Il suo nome è stato accostato a diverse squadre di Serie C, ma per il momento Mirko Eramo resta in attesa della chance giusta per ripartire, dopo la fine dell’esperienza con l’Ascoli: “Ho firmato la rescissione dopo il mercato estivo – ha dichiarato in un’intervista rilasciata a Il Sannio Quotidiano – e sto cercando un nuovo progetto. Potevo firmare durante questo mercato invernale ma non ho trovato una realtà che mi entusiasmasse. Alcune squadre si erano interessate ma hanno titubato perché ero fermo da tanto, in altre situazioni invece non ero convinto al massimo e per il momento ho deciso di aspettare. Se verrà fuori qualcosa entro il 25 febbraio ripartirò, altrimenti aspetterò la nuova stagione”.
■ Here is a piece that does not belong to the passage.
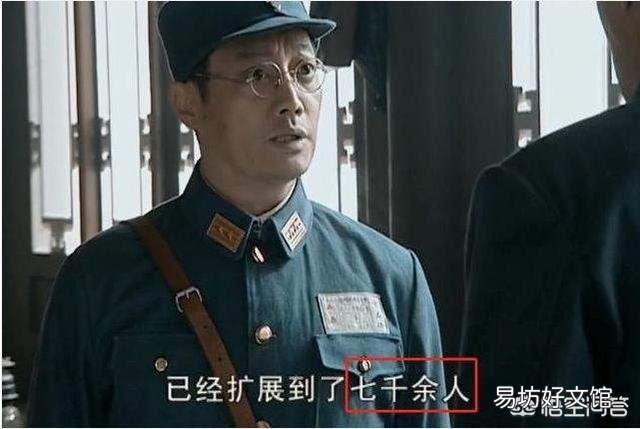 《亮剑》中7000人的独立团为何是八个营？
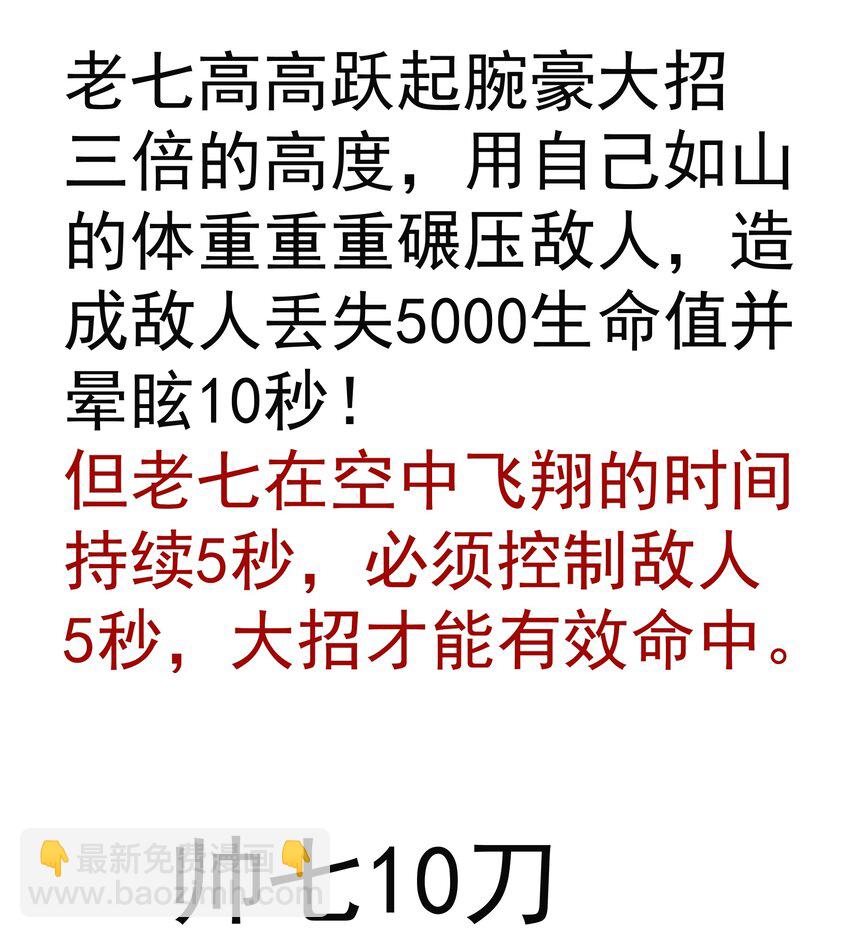 我不是大魔王 - 119 真正的伯爵(2/2) - 2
Un periodo di attesa che gli ha permesso di osservare a distanza soprattutto il girone C, lì dove alcune sue vecchie conoscenze come Benevento e Crotone inseguono traguardi importanti: “Dei tre gironi penso sia sicuramente quello più equilibrato, dove ogni squadra tra le prime può vincere il campionato e dove tutti possono vincere con tutti”.
Tre stagioni a Crotone in Serie B tra il 2010 e il 2013, poi l’avventura al Benevento nei sei mesi che hanno visto la Strega sorprendere tutti centrando la prima storica promozione in Serie A. Due maglie pesanti in corsa per lo stesso obiettivo in Serie C: “Penso siano tra le squadre più importanti, se non le più importanti del girone. Il Crotone era partito per vincere il campionato, ha vissuto un anno di rivoluzione e forse ha trovato difficoltà nella continuità, un fattore che in questo campionato penso sia fondamentale. Per il Benevento considerando le aspettative pensavo potesse vivere un anno di transizione, invece si sta rivelando più squadra dei rossoblù. Poi credo Auteri sia sicuramente la persona giusta in questo momento per i giallorossi, in Serie C ha già fatto bene”.
Due ex compagni di squadra tra i protagonisti della Strega per Eramo. Da una parte Ciano, in rossoblù con lui al Crotone, dall’altra Ciciretti con il quale ha condiviso la doppia esperienza tra Benevento e Ascoli: “Camillo c’entra poco con la Lega Pro; faceva la differenza anche in B negli ultimi anni e credo sia sprecato in questa categoria. È sicuramente un valore aggiunto per la Strega e potrà dare una grossa mano per raggiungere gli obiettivi prefissati. Le doti tecniche di Amato non si discutono. Purtroppo ha avuto dei problemi fisici negli anni passati, ha sofferto un po’ ma come successo ad Ascoli ha bisogno di sentirsi nel posto giusto, gli può dare quel qualcosa in più. A Benevento ha trovato la piazza giusta e può essere l’uomo in più per il salto di qualità”.
Lunedì allo ‘Scida’ una sfida delicata tra due squadre in corsa per traguardi da sogno in Serie C: “Sarà una bella partita, equilibrata e con giocatori di categoria superiore. Nessuno vorrà sbagliare, poi chi riuscirà a sbloccarla per primo secondo me avrà grosse possibilità di portarla a casa. Sarà un crocevia importante per entrambe le squadre”.